Ursächlich für die Durchsetzung der Menschenrechte ist für den Freiburger Sozialphilosoph nicht Webers »Charismatisierung der Vernunft«, sondern eine Interpretation des Individuums als »heilig«. Das Vorhaben dieses faszinierend zu lesenden Buches ist es, die Menschenrechte auf eine religiöse Norm aufzubauen. Dem oft allzu eilfertig vorgetragenem Argument, die Menschenrechte seien von den Aufklärern gegen die Kirche durchgesetzt worden, setzt Joas dieses Buch entgegen. Im Sinne des Theologen Ernst Troeltzsch, unzweifelhaft spiritus rector für dieses Werk, wird Fortschritt zur »Säkularisierung der christlichen Eschatologie« umgedeutet. Die Menschenrechte zum Resultat eines religiösen Umdenkens, an dessen Ende ein »neues christliches Menschenbild«, eben ein heiliges steht.
Lesenswert ist dieses Buch, weil Joas darin das Schwarz-Weiß-Denken des Atheismus, die Menschenrechte seien ein Produkt des Nicht-Religiösen intelligent infrage stellt. Denn ob die Aufklärung die Menschenrechte aus einer religiös geprägten Tradition komplett herauslöst, muss zumindest diskutiert werden. Mit seiner These aber, die Menschenrechte stünden in einer religiösen Tradition, scheitert er auf hohem Niveau – aus dem einfachen Grund, als dass es in seinem Werk an Menschenrechten fehlt.
Allein seine skizzenhafte Schilderung der Abschaffung der Sklaverei sowie der Fixierung der Erklärungen der Menschenrechte ist völlig ungenügend. Dass auch Gläubige Teil der Abolitionismusbewegung waren, belegt keine religiöse Tradition der Menschenrechte. Gleiches gilt für die Tatsache, dass unter den Mitverfassern der Menschenrechtserklärung Christen waren. Denn das Spannende am gegenwärtigen Menschenrechtsdiskurs und ihrer Auslegung ist eben, dass im christlichen Menschenbild, dessen sich Joas bedient, einige Rechte von der Kirche eben nicht als unveräußerlich angesehen werden.
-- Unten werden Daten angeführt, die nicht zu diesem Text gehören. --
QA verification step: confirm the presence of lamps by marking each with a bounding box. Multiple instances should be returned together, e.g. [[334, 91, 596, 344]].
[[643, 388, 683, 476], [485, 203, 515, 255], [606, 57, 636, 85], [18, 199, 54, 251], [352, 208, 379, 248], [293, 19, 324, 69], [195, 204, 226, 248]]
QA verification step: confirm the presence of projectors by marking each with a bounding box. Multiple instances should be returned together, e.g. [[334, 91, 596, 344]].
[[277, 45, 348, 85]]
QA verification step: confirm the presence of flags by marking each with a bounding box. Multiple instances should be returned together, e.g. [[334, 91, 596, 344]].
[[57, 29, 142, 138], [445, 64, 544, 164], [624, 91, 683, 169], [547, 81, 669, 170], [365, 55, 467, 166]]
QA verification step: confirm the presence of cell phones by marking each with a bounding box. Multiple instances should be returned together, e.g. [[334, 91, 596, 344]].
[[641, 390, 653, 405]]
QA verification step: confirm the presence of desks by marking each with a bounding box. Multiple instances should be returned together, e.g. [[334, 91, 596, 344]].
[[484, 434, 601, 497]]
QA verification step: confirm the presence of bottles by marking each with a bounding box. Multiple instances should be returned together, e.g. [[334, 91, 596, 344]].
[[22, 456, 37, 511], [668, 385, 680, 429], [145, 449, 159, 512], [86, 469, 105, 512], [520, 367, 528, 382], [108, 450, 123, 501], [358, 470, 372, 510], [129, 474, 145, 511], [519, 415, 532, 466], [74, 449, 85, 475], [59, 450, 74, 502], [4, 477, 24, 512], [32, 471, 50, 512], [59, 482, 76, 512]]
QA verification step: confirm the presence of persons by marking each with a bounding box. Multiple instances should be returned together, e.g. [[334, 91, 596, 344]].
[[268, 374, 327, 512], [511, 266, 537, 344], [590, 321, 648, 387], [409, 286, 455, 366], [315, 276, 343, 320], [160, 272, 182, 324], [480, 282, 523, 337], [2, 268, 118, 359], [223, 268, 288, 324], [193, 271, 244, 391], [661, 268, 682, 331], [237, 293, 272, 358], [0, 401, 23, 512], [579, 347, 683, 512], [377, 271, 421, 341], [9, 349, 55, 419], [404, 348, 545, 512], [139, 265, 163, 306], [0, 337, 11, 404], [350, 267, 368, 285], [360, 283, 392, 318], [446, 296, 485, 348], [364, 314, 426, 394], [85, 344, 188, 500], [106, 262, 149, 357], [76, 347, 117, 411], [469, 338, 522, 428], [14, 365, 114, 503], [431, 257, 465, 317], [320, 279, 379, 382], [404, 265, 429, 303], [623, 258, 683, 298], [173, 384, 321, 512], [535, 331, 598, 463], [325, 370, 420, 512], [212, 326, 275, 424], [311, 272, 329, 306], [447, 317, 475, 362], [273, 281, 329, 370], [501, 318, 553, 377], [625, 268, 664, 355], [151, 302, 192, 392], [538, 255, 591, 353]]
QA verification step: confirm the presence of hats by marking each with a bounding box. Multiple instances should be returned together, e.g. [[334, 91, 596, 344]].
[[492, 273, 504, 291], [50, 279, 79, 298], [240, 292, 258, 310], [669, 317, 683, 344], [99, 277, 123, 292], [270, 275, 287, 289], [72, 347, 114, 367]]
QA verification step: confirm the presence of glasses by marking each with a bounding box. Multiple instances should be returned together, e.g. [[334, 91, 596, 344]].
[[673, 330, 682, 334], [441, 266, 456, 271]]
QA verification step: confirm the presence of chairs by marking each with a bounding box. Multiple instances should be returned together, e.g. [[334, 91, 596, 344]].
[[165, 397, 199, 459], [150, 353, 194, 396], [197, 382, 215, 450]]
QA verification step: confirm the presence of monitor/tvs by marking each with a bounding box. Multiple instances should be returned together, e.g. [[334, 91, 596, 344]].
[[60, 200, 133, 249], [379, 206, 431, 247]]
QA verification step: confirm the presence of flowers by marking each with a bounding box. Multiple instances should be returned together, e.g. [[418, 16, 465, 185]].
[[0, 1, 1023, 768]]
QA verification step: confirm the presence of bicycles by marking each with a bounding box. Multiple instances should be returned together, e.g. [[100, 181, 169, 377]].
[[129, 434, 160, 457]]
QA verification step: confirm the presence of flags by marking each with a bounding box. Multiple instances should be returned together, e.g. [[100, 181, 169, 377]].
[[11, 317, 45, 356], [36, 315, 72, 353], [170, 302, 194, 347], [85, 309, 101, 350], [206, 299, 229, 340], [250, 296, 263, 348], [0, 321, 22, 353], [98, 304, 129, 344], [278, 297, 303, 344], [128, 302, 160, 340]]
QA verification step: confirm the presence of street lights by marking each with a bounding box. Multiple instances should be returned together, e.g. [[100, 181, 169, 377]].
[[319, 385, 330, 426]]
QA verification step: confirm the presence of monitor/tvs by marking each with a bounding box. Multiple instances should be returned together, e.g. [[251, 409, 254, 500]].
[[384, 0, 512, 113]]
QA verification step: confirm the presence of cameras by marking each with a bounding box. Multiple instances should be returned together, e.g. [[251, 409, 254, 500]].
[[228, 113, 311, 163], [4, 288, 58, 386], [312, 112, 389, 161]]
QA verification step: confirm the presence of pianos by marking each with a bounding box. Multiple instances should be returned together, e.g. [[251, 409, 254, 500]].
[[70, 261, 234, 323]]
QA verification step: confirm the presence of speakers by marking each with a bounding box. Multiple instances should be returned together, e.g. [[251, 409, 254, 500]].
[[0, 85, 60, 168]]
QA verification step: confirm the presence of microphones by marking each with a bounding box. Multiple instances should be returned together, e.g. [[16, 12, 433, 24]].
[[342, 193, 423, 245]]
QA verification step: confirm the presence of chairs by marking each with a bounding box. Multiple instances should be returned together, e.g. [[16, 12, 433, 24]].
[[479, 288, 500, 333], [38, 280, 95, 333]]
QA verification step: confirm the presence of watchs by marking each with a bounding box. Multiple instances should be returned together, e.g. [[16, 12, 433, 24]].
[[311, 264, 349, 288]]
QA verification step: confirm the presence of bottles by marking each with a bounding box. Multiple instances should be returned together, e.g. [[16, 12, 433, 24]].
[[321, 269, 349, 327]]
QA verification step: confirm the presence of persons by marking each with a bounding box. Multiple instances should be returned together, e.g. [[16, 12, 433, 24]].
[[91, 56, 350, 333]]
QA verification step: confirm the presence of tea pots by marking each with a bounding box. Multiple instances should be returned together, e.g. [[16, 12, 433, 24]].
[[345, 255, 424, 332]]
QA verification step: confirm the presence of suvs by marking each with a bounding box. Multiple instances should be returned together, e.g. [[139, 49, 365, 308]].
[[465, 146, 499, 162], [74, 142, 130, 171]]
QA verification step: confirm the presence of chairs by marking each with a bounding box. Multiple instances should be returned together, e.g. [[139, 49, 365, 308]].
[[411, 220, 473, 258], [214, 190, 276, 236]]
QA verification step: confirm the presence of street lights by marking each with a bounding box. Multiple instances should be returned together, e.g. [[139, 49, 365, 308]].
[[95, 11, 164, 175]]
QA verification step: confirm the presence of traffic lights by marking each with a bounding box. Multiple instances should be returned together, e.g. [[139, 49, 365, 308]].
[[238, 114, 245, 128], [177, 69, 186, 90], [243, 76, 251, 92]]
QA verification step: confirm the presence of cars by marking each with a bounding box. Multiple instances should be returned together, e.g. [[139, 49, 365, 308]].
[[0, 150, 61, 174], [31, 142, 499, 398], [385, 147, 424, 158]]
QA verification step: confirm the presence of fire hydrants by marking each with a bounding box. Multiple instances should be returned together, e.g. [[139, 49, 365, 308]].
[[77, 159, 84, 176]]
Darauf geht Joas nicht ein, kann es nicht, da ihm bei dem Versuch, die Menschenrechte aus den Händen der Säkularen und Skeptikern für die Kirche zurückzuerobern, der Bezug zur Realität verloren gegangen ist. Seine Argumente werden künftig dennoch, man kann sich sicher sein, von den Kirchenoberen verwendet werden, wenn es auf das Thema zu sprechen kommt.